Il est positif d’affirmer qu’à côté du dialogue luthérien catholique international, sur le thème «Baptême et communion ecclésiale croissante», en Allemagne aussi, depuis 2009, une commission bilatérale de dialogue de la Conférence épiscopale et de l’Eglise unie évangélique luthérienne allemande a repris son activité sur le thème: «Dieu et la dignité de l’homme ». Ce domaine thématique comprend en particulier également les problèmes nés récemment en relation à la sauvegarde et à la dignité de la vie humaine, ainsi que les questions urgentes de la famille, le mariage et la sexualité, qui ne peuvent être passées sous silence ou négligées uniquement pour ne pas mettre en danger le consensus œcuménique atteint jusqu’à présent. Nous espérons qu’à propos de ces questions importantes relatives à la vie ne naissent pas de nouvelles différences confessionnelles mais qu’ensemble nous puissions rendre témoignage au monde et aux hommes de ce que le Seigneur nous a montré et nous montre.

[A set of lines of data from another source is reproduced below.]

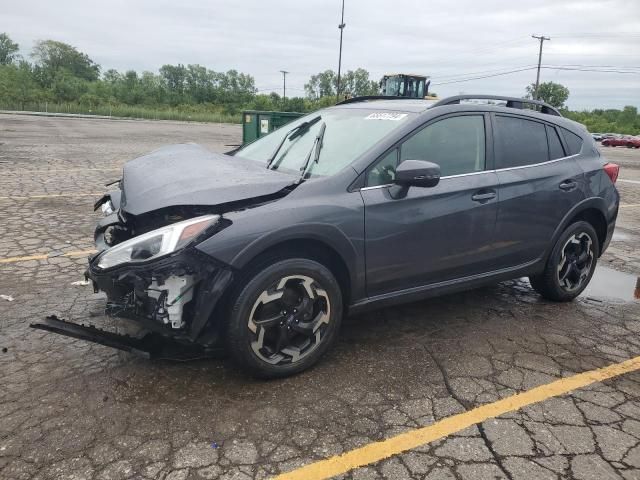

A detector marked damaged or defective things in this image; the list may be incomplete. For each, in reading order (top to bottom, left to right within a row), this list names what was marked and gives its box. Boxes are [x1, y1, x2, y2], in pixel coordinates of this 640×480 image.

broken headlight [96, 215, 219, 270]
detached bumper [84, 249, 235, 346]
cracked pavement [1, 114, 640, 478]
damaged subaru crosstrek [33, 95, 620, 376]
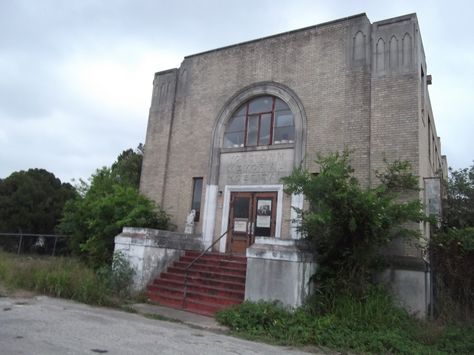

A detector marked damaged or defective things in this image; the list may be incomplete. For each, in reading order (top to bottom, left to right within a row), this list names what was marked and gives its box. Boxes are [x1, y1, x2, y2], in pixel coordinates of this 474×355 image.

rusted railing [181, 228, 233, 308]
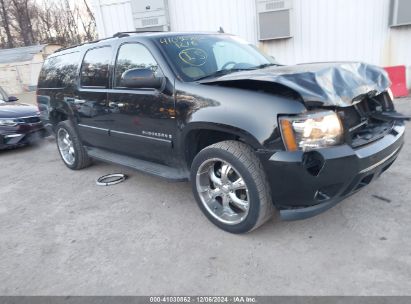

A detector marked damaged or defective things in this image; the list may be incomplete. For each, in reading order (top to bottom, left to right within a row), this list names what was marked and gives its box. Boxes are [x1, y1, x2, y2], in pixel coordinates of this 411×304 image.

crumpled hood [201, 61, 392, 107]
crumpled hood [0, 102, 39, 119]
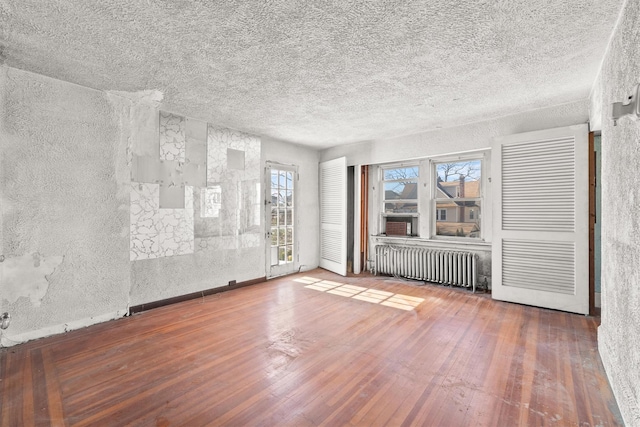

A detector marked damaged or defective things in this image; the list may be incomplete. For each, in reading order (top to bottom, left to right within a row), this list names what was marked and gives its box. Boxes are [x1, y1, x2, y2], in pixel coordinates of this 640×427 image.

Aujourd’hui le dialogue œcuménique ne peut plus être séparé de la réalité et de la vie dans la foi dans nos Eglises sans leur causer de dommages. Nous tournons donc ensemble notre regard vers l’année 2017, qui nous rappelle l’année où fut affichée la thèse de Martin Luther sur les indulgences il y a cinq cents ans. En cette occasion, luthériens et catholiques auront l’opportunité de célébrer dans le monde entier une commémoration œcuménique commune, de lutter au niveau mondial pour les questions fondamentales, non pas — comme vous venez de le dire — sous forme d’une célébration triomphaliste, mais comme une profession commune de notre foi dans le Dieu Un et Trine, dans l’obéissance commune à notre Seigneur et à sa parole. Nous devons attribuer une place importante à la prière commune et à la prière intérieure adressées à notre Seigneur Jésus-Christ pour le pardon des torts réciproques et pour la faute relative aux divisions. L’échange réciproque sur l’évaluation des 1500 ans qui ont précédé la Réforme et qui nous sont donc communs, fait partie de cette purification de la conscience. C’est pourquoi nous désirons implorer ensemble, de manière constante, l’aide de Dieu et l’assistance de l’Esprit Saint, pour pouvoir accomplir des pas supplémentaires vers l’unité désirée et ne pas s’arrêter aux résultats obtenus.

Nous sommes également encouragés le long de ce chemin par la semaine de prière pour l’unité des chrétiens de cette année. Ainsi nous le rappelle le chapître des Actes des Apôtres: «Ils étaient fidèles à écouter l’enseignement des apôtres et à vivre en communion fraternelle, à rompre le pain et à participer aux prières» (Ac 2, 42). Les chrétiens étaient constants dans ces quatre actions et comportements, et la communauté grandissait donc avec le Christ et de celle-ci naissait cet «être ensemble» des hommes avec le Christ. Ce témoignage, extraordinaire et visible au monde, de l’unité de l’Eglise primitive pourrait également représenter pour nous un élan et une norme pour notre chemin œcuménique commun à l’avenir.

Dans l’espérance que votre visite renforce davantage la collaboration fructueuse entre les luthériens et les catholiques en Allemagne, j’implore pour vous tous la grâce de Dieu et ses abondantes bénédictions.